An intimate congregation of Muslims on Pittsburgh’s North Side will soon have a new home in which to worship after breaking ground Wednesday afternoon, the first time a mosque will be built from the ground up in the city.
The religious community, Light of the Age Mosque, consists of about 100 people and has been worshiping in the North Side for two decades in a rented building near Allegheny General Hospital. Now they hope the new site at the corner of Fulton and Warner streets in the Manchester neighborhood will serve not only as a house of worship, but a pillar for the neighborhood.
“Our house is an open house,” said Ibrahim Philip Snow, a California native who moved to Pittsburgh’s North Side in 2009 to assist with community building. “Our house is a house of God. Everyone is welcome.”
While Light of the Age, like other Muslim groups in the city, already have a central location, the new building will represent the first time a mosque is built from the ground up in Pittsburgh’s city limits.
A large portion of the mosque’s funding comes from Anisa Kanbour, a local doctor and longtime supporter of Pittsburgh’s Muslim community who left behind $1.5 million to establish the building in the city’s limits after her death. It was her wish since the 1970s to build a mosque in Pittsburgh, as her brother, Fouad Kanbour, told the crowd.
“It’s amazing,” said Mr. Snow. “It’s an indication of the blessings.”
While the building process is slated to take nine months to a year, Mr. Snow cautioned that was an aspirational timeline as supply chain issues and rising prices may delay the project.
Part of the mission behind building the mosque is to help dispel misinformation and Islamophobia, he said. “Whether people accept or reject it, we want people to understand what they’re accepting or rejecting,” he told the Post-Gazette.
Imam Hamza Perez, the faith leader and co-founder of Light of the Age Mosque, said he had a dream prior to receiving the funding. In the dream, he came upon a masjid — a house of worship — where all the doors were locked except one.

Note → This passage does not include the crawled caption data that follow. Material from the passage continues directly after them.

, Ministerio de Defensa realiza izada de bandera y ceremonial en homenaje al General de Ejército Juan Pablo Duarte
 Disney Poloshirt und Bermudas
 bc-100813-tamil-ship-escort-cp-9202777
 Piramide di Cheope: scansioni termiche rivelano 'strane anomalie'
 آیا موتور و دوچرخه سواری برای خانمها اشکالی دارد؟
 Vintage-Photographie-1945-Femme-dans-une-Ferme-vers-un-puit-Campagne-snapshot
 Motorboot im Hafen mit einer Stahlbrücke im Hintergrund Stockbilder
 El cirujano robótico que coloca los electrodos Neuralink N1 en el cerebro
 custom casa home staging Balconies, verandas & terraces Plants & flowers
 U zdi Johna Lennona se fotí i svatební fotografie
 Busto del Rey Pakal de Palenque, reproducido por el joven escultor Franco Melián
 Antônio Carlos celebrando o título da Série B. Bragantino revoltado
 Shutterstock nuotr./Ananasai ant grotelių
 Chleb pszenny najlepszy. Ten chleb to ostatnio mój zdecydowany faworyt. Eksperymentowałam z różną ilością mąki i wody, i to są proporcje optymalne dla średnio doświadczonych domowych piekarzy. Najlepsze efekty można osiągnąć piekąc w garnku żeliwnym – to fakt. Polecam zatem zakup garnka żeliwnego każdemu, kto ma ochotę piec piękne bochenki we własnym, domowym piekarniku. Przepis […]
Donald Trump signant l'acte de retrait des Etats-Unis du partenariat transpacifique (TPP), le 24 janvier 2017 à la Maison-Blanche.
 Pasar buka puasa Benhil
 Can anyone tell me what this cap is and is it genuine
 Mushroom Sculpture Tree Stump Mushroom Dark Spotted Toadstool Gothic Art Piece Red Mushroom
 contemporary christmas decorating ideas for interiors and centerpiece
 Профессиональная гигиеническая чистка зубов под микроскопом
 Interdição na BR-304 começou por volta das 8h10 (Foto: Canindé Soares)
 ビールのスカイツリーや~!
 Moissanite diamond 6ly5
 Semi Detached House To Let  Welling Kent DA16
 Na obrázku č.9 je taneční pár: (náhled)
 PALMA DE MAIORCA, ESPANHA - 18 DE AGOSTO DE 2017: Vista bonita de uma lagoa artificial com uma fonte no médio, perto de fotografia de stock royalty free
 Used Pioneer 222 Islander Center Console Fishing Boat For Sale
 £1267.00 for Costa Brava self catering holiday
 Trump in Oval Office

“It had a very steep hill and it was very difficult to get inside the door, and that was the door that we entered,” he recalled to the crowd.
He described the real-life story of the project as a difficult process; just as they received the funding, the COVID-19 pandemic brought the world to a standstill and delayed construction further. “But ... all praise to God, Allah is the best of planners,” he said before leading the crowd in a prayer.
The Manchester Citizens Corporation, a neighborhood group, and its executive director, LaShawn Burton-Faulk, also helped bring the house of worship into the neighborhood.
MEDCO commercial construction group will be the general contractors on the project, said Karim Alshurafa, the mosque commission’s executive chair. The architect is Greg Peterson of IDG in Crescent.